START INFORMATION GIVEN
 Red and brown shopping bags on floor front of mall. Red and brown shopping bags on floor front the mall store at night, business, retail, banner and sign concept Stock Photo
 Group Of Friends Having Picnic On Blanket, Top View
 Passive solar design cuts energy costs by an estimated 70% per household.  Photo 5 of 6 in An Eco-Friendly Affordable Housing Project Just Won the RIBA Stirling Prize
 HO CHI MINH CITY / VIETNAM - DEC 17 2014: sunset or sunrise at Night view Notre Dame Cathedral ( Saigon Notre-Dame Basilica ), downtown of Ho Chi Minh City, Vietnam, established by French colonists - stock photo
END INFORMATION GIVEN
START INFORMATION GIVEN
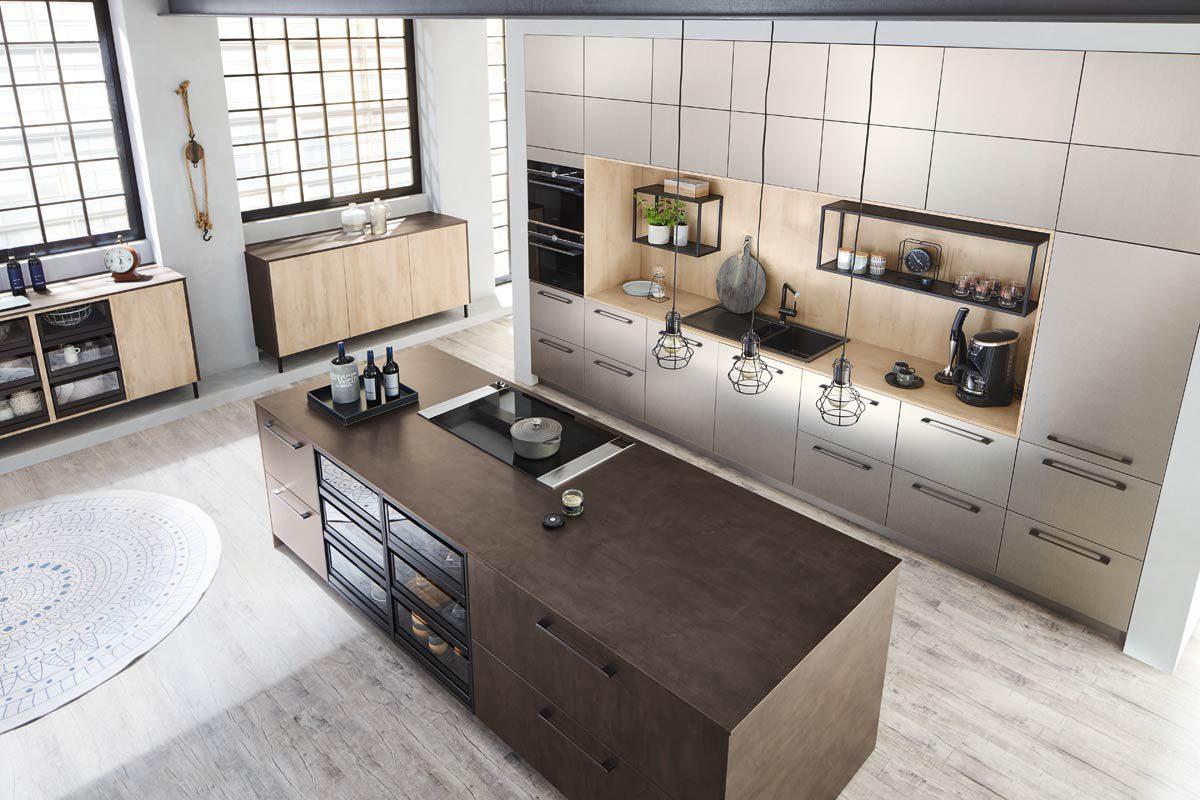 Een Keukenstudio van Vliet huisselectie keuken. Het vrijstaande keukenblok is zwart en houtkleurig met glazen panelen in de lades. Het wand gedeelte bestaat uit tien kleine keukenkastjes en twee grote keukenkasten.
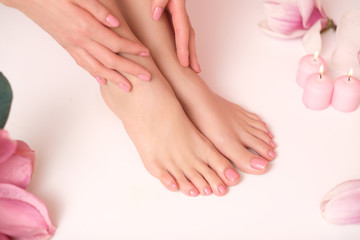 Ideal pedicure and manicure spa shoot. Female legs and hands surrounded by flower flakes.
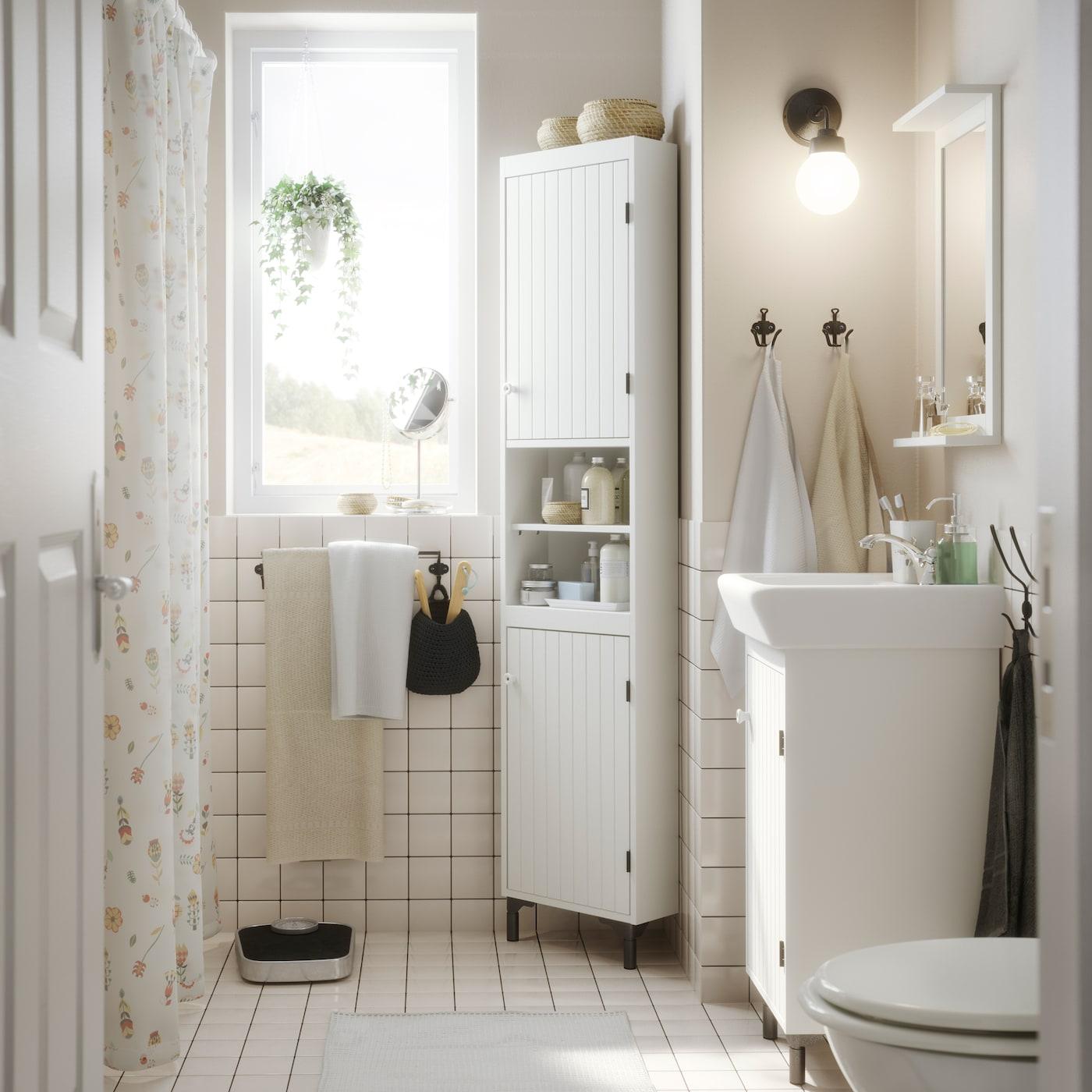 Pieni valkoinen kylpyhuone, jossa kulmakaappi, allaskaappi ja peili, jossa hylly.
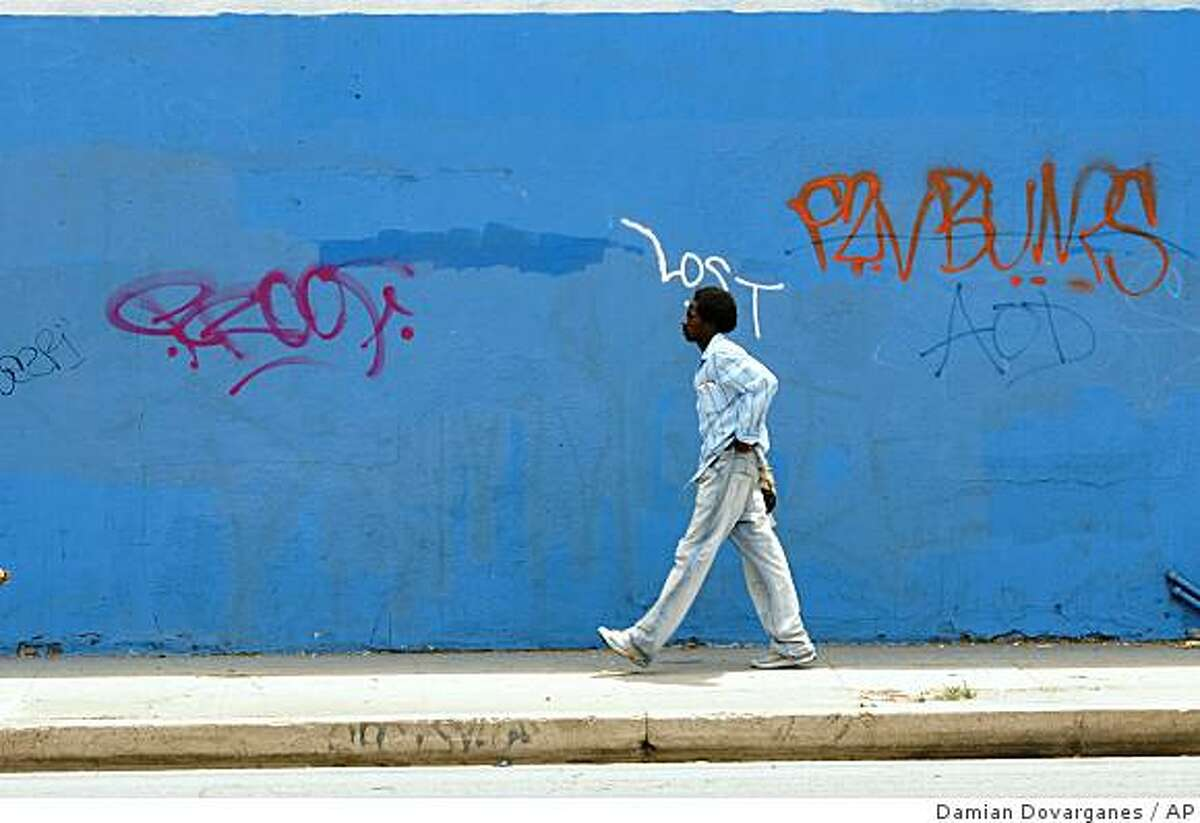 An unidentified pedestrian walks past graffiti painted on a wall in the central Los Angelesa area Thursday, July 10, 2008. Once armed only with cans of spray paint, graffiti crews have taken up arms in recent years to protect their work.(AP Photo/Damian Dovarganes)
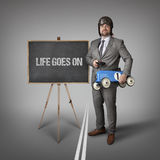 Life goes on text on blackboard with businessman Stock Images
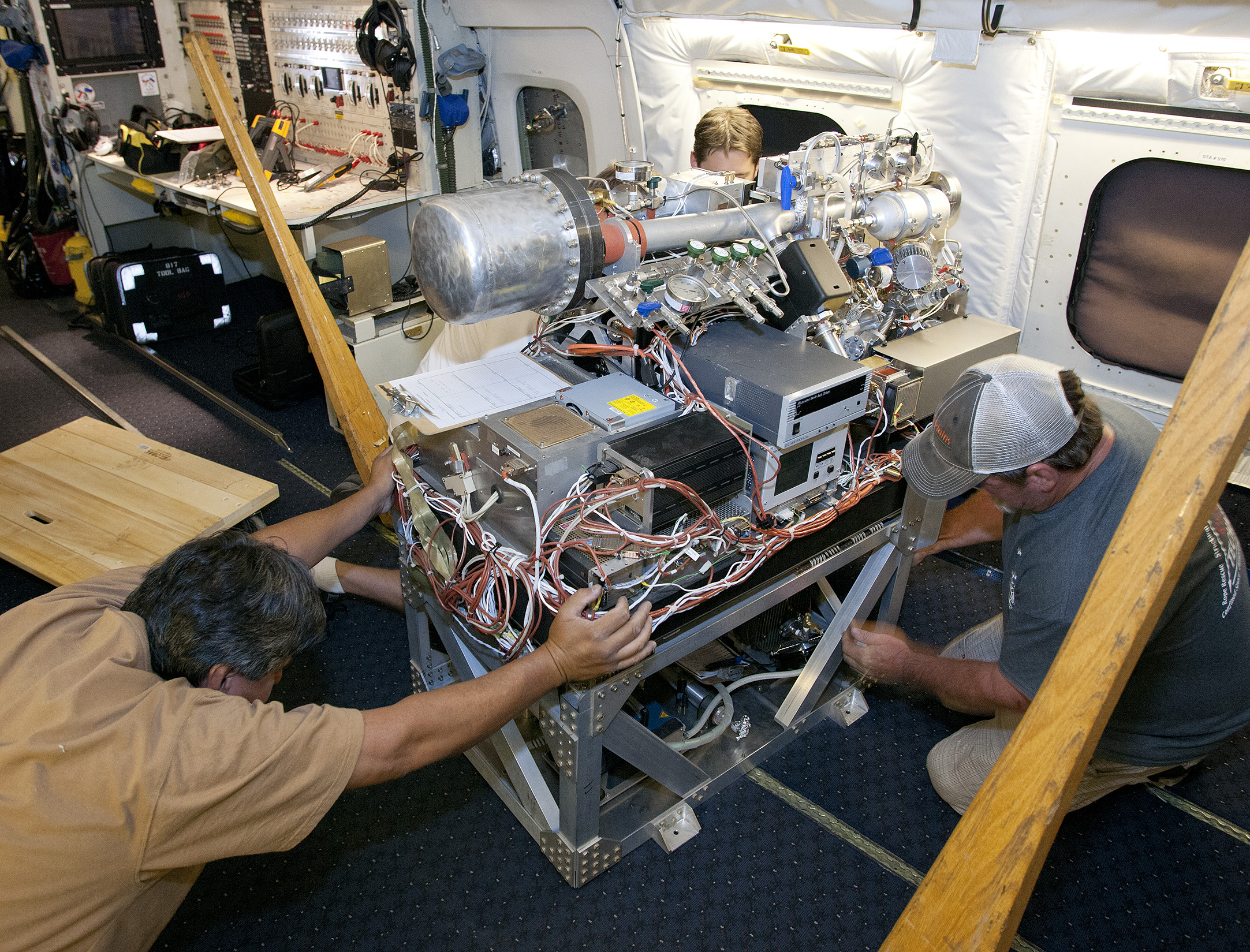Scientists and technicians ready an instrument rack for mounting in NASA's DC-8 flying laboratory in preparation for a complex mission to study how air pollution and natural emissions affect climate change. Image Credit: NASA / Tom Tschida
END INFORMATION GIVEN
EXERCISE OBJECTIVE:
Would you copy out, exactly and with no pictures, only the lines above from the one that contains "Life goes on" through the one that contains "Scientists and technicians"?

WORKED SOLUTION:
 Life goes on text on blackboard with businessman Stock Images
Scientists and technicians ready an instrument rack for mounting in NASA's DC-8 flying laboratory in preparation for a complex mission to study how air pollution and natural emissions affect climate change. Image Credit: NASA / Tom Tschida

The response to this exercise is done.